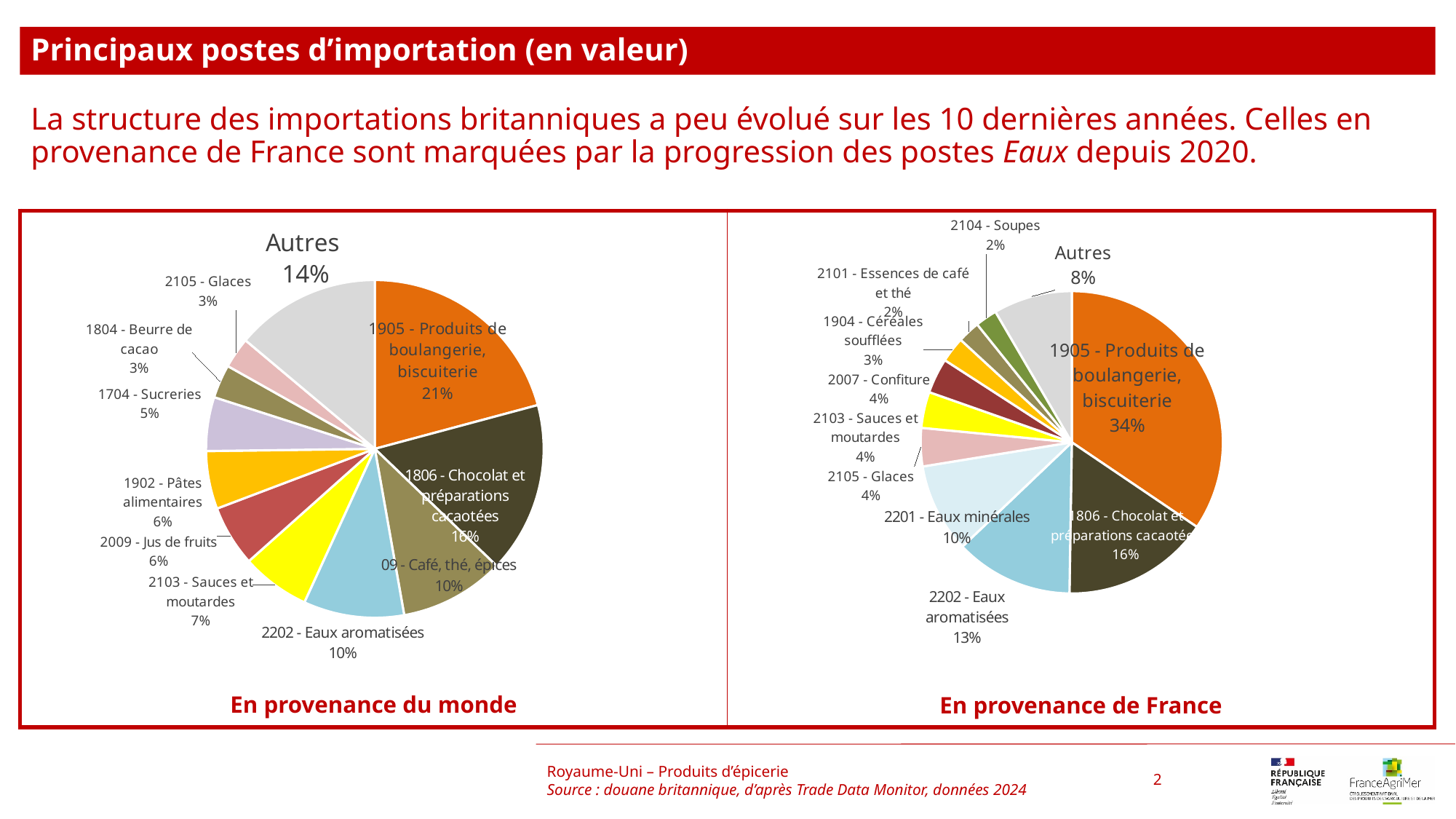
In the 'En provenance de France' chart, what is the share of Autres? 8% In the 'En provenance de France' chart, what is the difference between the share of 1905 - Produits de boulangerie, biscuiterie and 1806 - Chocolat et préparations cacaotées? 18 percentage points In the 'En provenance du monde' chart, which named category (excluding Autres) has the largest share? 1905 - Produits de boulangerie, biscuiterie In the 'En provenance de France' chart, what share do 1905 - Produits de boulangerie, biscuiterie represent? 34% In the 'En provenance du monde' chart, what is the share of 2103 - Sauces et moutardes? 7% In the 'En provenance de France' chart, what share do 2201 - Eaux minérales represent? 10% What is the title of the pie chart on the right side of the slide? En provenance de France What kind of charts are shown on the slide? Pie charts In the 'En provenance du monde' chart, what is the combined share of 2202 - Eaux aromatisées and 09 - Café, thé, épices? 20% In the 'En provenance du monde' chart, what share do 1905 - Produits de boulangerie, biscuiterie represent? 21% How many slices does the 'En provenance de France' pie chart have? 11 In the 'En provenance du monde' chart, which is larger: the share of 1704 - Sucreries or the share of 2009 - Jus de fruits? 2009 - Jus de fruits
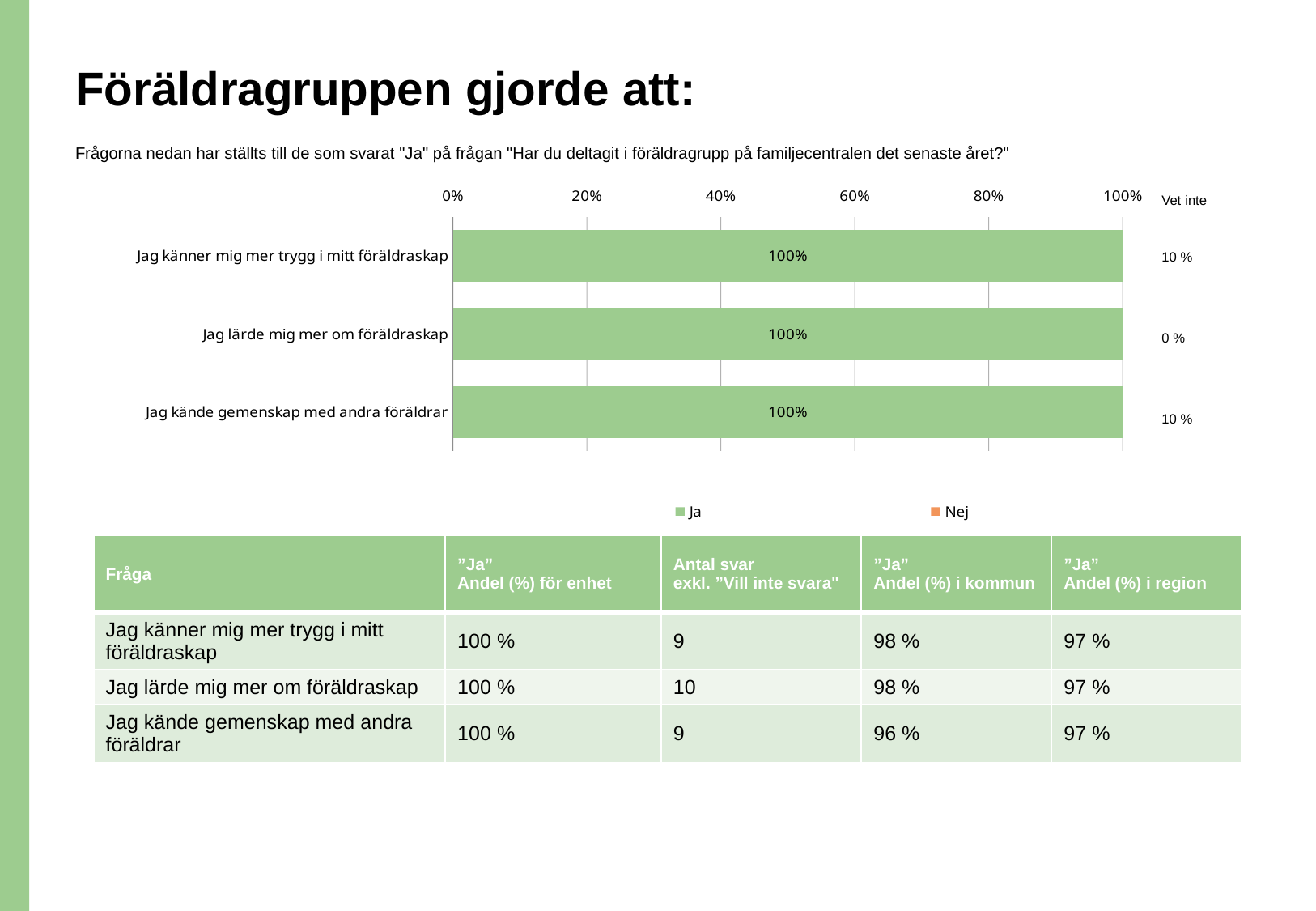
Is the "Ja" value for "Jag kände gemenskap med andra föräldrar" greater or less than 60%? greater What is the "Ja" value for "Jag lärde mig mer om föräldraskap"? 100% What colour represents the "Ja" series in the chart? green What is the total of the stacked bar for "Jag känner mig mer trygg i mitt föräldraskap"? 100% What is the "Ja" value for "Jag kände gemenskap med andra föräldrar"? 100% What is the "Ja" value for "Jag känner mig mer trygg i mitt föräldraskap"? 100% Is the "Ja" value for "Jag lärde mig mer om föräldraskap" greater or less than 80%? greater What are the two series named in the chart legend? Ja and Nej How many categories (statements) are shown in the chart? 3 What kind of chart is shown on the slide? bar chart How many series does the legend list? 2 What is the difference between the "Ja" values for "Jag känner mig mer trygg i mitt föräldraskap" and "Jag lärde mig mer om föräldraskap"? 0%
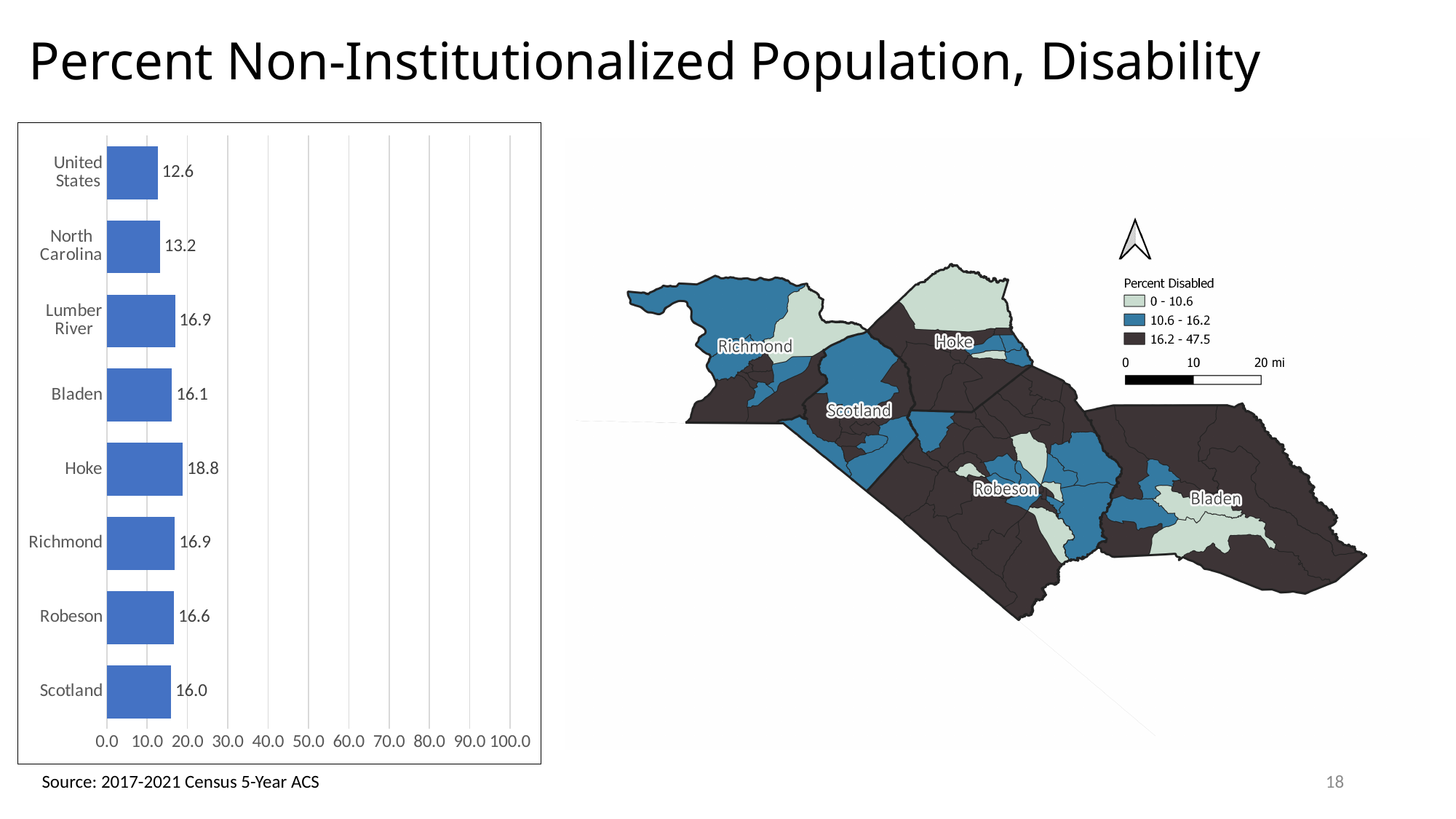
Which category has the lowest value in the bar chart? United States What is the value for the United States in the bar chart? 12.6 Is the value for Lumber River in the bar chart greater or less than 20.0? less What is the difference between the values for Hoke and North Carolina in the bar chart? 5.6 Which is larger in the bar chart, the value for Robeson or the value for Bladen? Robeson How many categories are shown in the bar chart? 8 What is the title of the map legend on the right of the slide? Percent Disabled What kind of chart is shown on the left of the slide? bar chart What is the value for Hoke in the bar chart? 18.8 Which category has the highest value in the bar chart? Hoke What is the highest value shown on the x axis of the bar chart? 100.0 What is the value for Scotland in the bar chart? 16.0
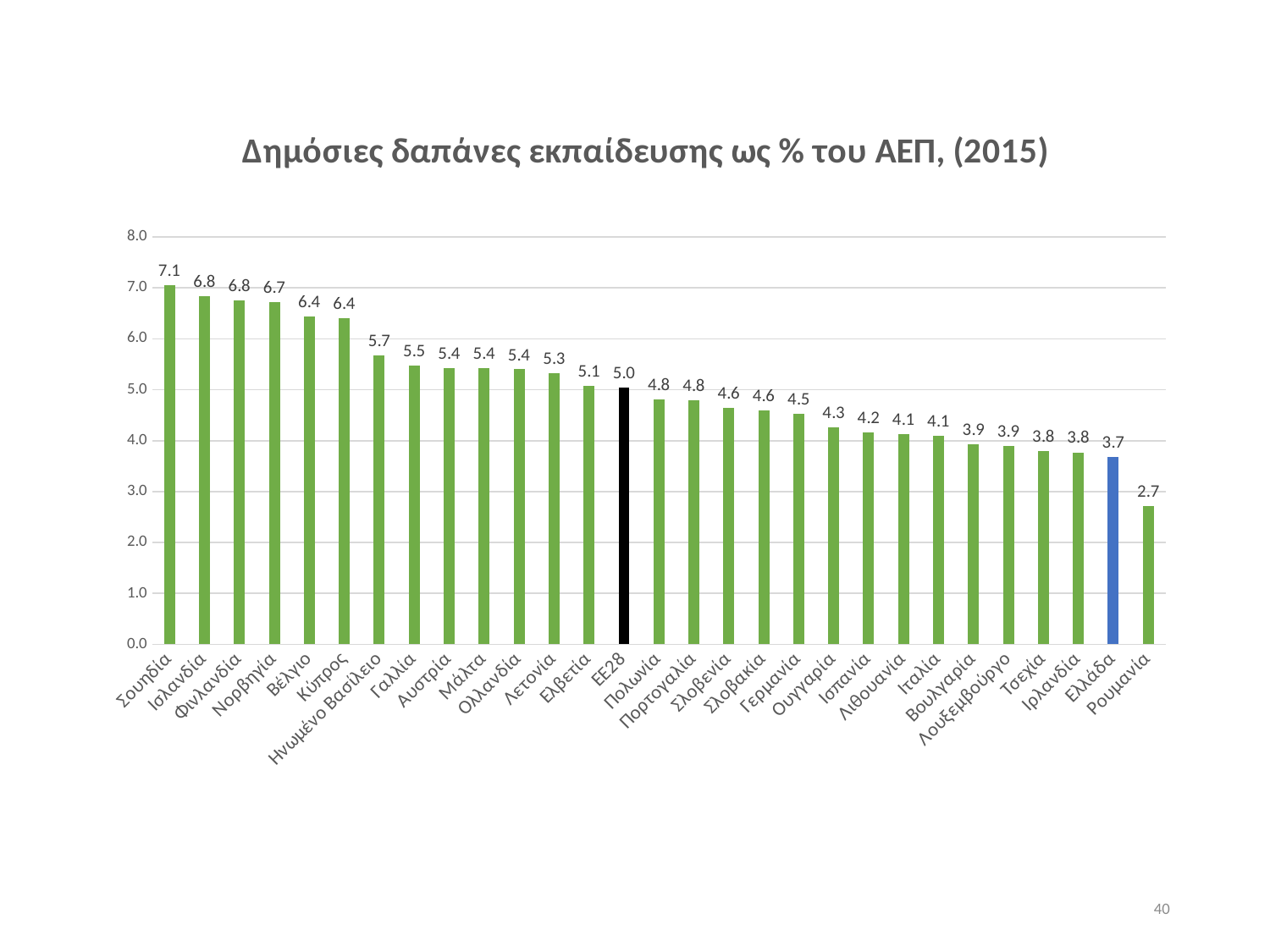
Which country has the lowest value? Ρουμανία What is the title of the chart? Δημόσιες δαπάνες εκπαίδευσης ως % του ΑΕΠ, (2015) What is the value for Ηνωμένο Βασίλειο? 5.7 How many bars are shown in the chart? 29 What is the difference between the values for ΕΕ28 and Ελλάδα? 1.3 Do the values rise or fall from left to right along the x axis? fall What is the value for ΕΕ28? 5.0 Which country has the highest value? Σουηδία What kind of chart is shown on the slide? bar chart What is the value for Ελλάδα? 3.7 Which has a larger value, Γαλλία or Γερμανία? Γαλλία What is the difference between the values for Σουηδία and Ρουμανία? 4.4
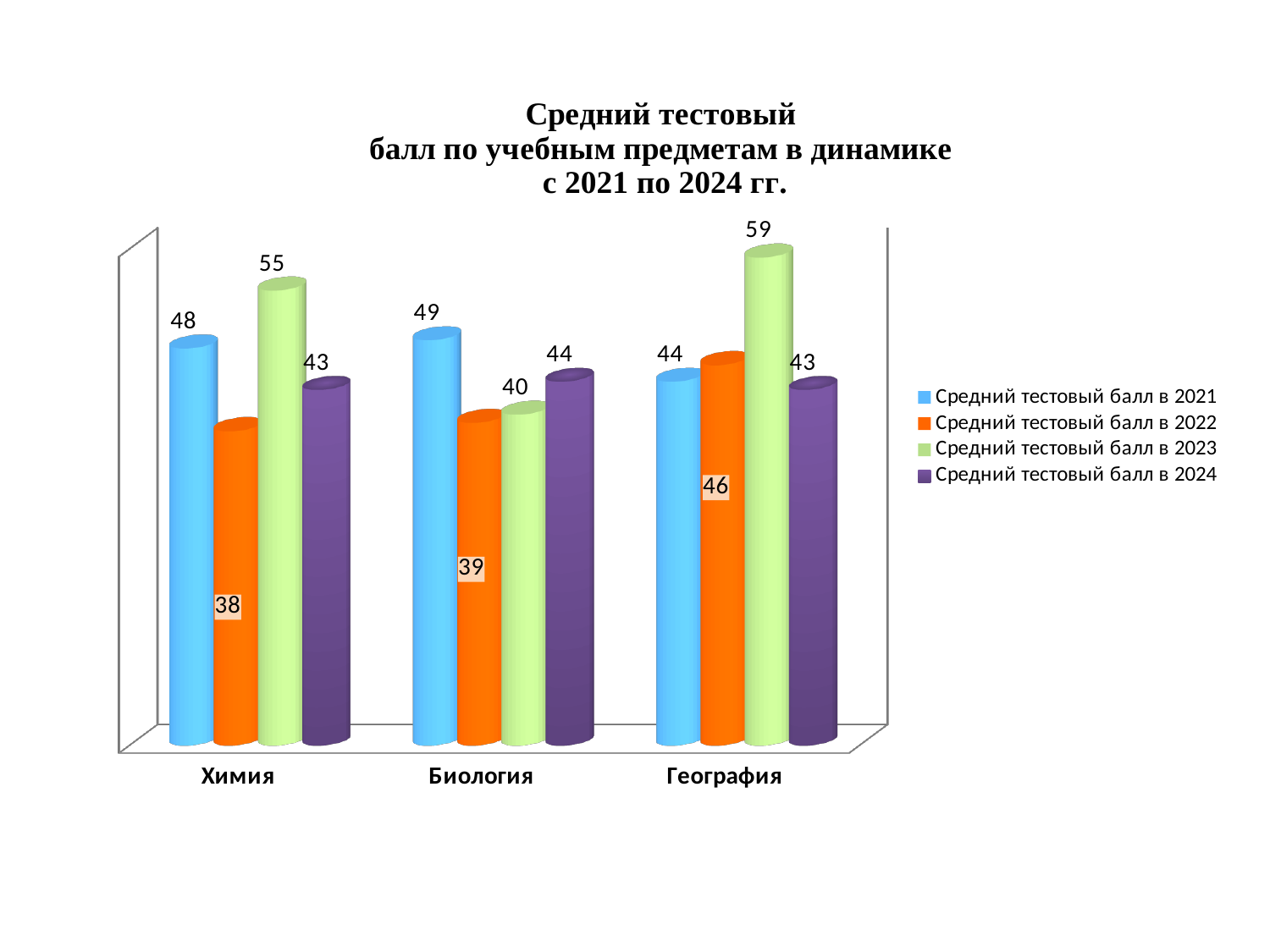
What is the difference between the 2023 and 2022 average test scores for География? 13 How many series does the legend list? 4 What is the average test score in 2024 for География? 43 What is the average test score in 2021 for Биология? 49 How many subjects are shown on the x axis? 3 Which subject has the highest average test score in 2023? География Which subject has the lowest average test score in 2022? Химия What is the average test score in 2023 for Химия? 55 Which colour represents the series 'Средний тестовый балл в 2022' in the legend? Orange What kind of chart is shown on the slide? Bar chart Which is larger for Химия: the average test score in 2021 or in 2024? 2021 What is the average test score in 2022 for Биология? 39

-=-=-

Try it: Show each line above that contains the word "North". Case counts.

Response area:
Which category has the lowest value in the bar chart? United States What is the value for the United States in the bar chart? 12.6 Is the value for Lumber River in the bar chart greater or less than 20.0? less What is the difference between the values for Hoke and North Carolina in the bar chart? 5.6 Which is larger in the bar chart, the value for Robeson or the value for Bladen? Robeson How many categories are shown in the bar chart? 8 What is the title of the map legend on the right of the slide? Percent Disabled What kind of chart is shown on the left of the slide? bar chart What is the value for Hoke in the bar chart? 18.8 Which category has the highest value in the bar chart? Hoke What is the highest value shown on the x axis of the bar chart? 100.0 What is the value for Scotland in the bar chart? 16.0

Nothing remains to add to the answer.